(Input rows)

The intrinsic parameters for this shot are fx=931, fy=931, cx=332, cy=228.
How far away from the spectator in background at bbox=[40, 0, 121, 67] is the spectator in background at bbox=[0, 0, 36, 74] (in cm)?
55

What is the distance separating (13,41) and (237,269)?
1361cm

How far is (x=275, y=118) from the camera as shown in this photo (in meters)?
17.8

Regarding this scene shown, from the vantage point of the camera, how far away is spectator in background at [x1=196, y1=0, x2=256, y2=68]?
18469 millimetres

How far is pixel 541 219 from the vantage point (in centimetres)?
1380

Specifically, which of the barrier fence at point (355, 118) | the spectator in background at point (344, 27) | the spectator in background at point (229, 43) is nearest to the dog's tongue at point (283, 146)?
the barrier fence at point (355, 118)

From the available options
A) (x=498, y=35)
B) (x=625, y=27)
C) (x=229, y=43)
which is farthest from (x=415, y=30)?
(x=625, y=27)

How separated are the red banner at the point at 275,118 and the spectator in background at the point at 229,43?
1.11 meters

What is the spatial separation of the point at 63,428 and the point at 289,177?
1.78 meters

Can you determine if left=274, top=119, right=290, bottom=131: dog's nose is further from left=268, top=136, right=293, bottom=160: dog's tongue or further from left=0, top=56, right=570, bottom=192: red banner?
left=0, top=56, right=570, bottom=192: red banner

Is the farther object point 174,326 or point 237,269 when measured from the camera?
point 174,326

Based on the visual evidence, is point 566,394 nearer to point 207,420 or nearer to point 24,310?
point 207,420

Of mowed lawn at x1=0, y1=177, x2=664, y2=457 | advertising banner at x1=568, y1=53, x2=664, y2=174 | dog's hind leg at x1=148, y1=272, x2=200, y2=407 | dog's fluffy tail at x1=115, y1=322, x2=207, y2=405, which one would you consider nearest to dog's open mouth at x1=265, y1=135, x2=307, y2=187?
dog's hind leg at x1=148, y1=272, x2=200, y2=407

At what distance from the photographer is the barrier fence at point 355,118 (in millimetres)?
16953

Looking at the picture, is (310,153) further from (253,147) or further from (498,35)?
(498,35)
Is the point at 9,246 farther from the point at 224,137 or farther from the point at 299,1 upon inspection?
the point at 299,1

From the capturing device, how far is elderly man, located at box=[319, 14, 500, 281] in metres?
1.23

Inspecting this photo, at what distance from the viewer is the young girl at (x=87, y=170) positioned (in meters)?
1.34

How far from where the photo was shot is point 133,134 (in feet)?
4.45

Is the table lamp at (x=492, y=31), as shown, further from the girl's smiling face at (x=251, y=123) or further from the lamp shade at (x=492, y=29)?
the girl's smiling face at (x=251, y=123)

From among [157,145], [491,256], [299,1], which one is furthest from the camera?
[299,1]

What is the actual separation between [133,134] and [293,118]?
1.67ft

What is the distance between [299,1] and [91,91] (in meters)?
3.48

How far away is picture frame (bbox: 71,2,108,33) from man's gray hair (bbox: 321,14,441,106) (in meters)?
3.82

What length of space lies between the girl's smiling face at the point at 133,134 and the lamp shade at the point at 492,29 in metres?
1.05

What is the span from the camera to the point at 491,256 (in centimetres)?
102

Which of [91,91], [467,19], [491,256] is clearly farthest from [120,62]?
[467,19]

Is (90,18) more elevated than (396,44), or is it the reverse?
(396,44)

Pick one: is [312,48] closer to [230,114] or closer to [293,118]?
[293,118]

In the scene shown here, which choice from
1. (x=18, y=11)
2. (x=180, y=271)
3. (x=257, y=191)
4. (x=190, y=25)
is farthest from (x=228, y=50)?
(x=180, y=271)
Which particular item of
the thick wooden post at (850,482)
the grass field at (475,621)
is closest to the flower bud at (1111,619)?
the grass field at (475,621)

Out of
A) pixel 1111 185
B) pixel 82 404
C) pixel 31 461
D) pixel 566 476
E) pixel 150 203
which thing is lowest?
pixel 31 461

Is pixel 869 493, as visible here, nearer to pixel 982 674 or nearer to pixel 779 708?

(Aim) Please repeat all of the data above, swapping every "spectator in background" for "onlooker in background" and leaving everything else unchanged.

(In response)
The intrinsic parameters for this shot are fx=931, fy=931, cx=332, cy=228.
How far away from the onlooker in background at bbox=[40, 0, 121, 67] is the onlooker in background at bbox=[0, 0, 36, 74] (in cm)?
55

What is the distance separating (13,41) and (237,269)?
1361cm

How far is (x=275, y=118) from the camera as shown in this photo (in meters)?
17.8

Regarding this scene shown, from the vantage point of the camera, how far away is onlooker in background at [x1=196, y1=0, x2=256, y2=68]?
18469 millimetres

How far is pixel 541 219 from the vantage point (in centimetres)?
1380

Specifically, which of the barrier fence at point (355, 118) | the onlooker in background at point (344, 27) | the onlooker in background at point (229, 43) is nearest to the dog's tongue at point (283, 146)?
the barrier fence at point (355, 118)

From the available options
A) (x=498, y=35)
B) (x=625, y=27)
C) (x=229, y=43)
which is farthest from (x=415, y=30)?
(x=625, y=27)

How separated are the red banner at the point at 275,118 and the onlooker in background at the point at 229,43?
1.11 meters

What is the spatial separation of the point at 63,428 and the point at 289,177?
1.78 meters

Can you determine if left=274, top=119, right=290, bottom=131: dog's nose is further from left=268, top=136, right=293, bottom=160: dog's tongue or further from left=0, top=56, right=570, bottom=192: red banner?
left=0, top=56, right=570, bottom=192: red banner

Is the farther object point 174,326 or point 237,269 when measured from the camera?
point 174,326

Based on the visual evidence, is point 566,394 nearer to point 207,420 or nearer to point 24,310?
point 207,420

Of mowed lawn at x1=0, y1=177, x2=664, y2=457 | advertising banner at x1=568, y1=53, x2=664, y2=174 | dog's hind leg at x1=148, y1=272, x2=200, y2=407 | dog's fluffy tail at x1=115, y1=322, x2=207, y2=405, which one would you consider nearest to dog's open mouth at x1=265, y1=135, x2=307, y2=187?
dog's hind leg at x1=148, y1=272, x2=200, y2=407

At what distance from the photographer is the barrier fence at point 355,118 (in millimetres)?
16953

Looking at the picture, is (310,153) further from (253,147) or further from (498,35)?
(498,35)
Is the point at 9,246 farther from the point at 224,137 or farther from the point at 299,1 upon inspection?
the point at 299,1

From the capturing device, how far is elderly man, located at box=[319, 14, 500, 281] in metres?
1.23

Inspecting this photo, at what distance from the viewer is the young girl at (x=87, y=170) positioned (in meters)?
1.34

How far from where the photo was shot is point 133,134 (in feet)?
4.45

Is the table lamp at (x=492, y=31), as shown, further from the girl's smiling face at (x=251, y=123) or further from the lamp shade at (x=492, y=29)?
the girl's smiling face at (x=251, y=123)

From among [157,145], [491,256], [299,1], which one is furthest from the camera?
[299,1]

What is the actual separation between [133,134] and [293,118]?
1.67ft

What is the distance between [299,1] and [91,91] (in meters)?
3.48

How far away is picture frame (bbox: 71,2,108,33) from man's gray hair (bbox: 321,14,441,106) (in meters)?
3.82

What length of space lies between the girl's smiling face at the point at 133,134 and the lamp shade at the point at 492,29 in metres?
1.05

What is the span from the camera to the point at 491,256 (in centimetres)?
102

Which of [91,91], [467,19], [491,256] is clearly farthest from [120,62]?
[467,19]

Is (90,18) more elevated than (396,44), or is it the reverse?
(396,44)

Pick one: is [312,48] closer to [230,114] or closer to [293,118]?
[293,118]

In the scene shown here, which choice from
1. (x=18, y=11)
2. (x=180, y=271)
3. (x=257, y=191)
4. (x=190, y=25)
is farthest from (x=228, y=50)?
(x=180, y=271)
Which particular item of
the thick wooden post at (850,482)
the grass field at (475,621)
is closest to the flower bud at (1111,619)?
the grass field at (475,621)

Out of
A) pixel 1111 185
B) pixel 82 404
C) pixel 31 461
D) pixel 566 476
E) pixel 150 203
which thing is lowest?
pixel 31 461

Is pixel 869 493, as visible here, nearer to pixel 982 674 or nearer to pixel 779 708?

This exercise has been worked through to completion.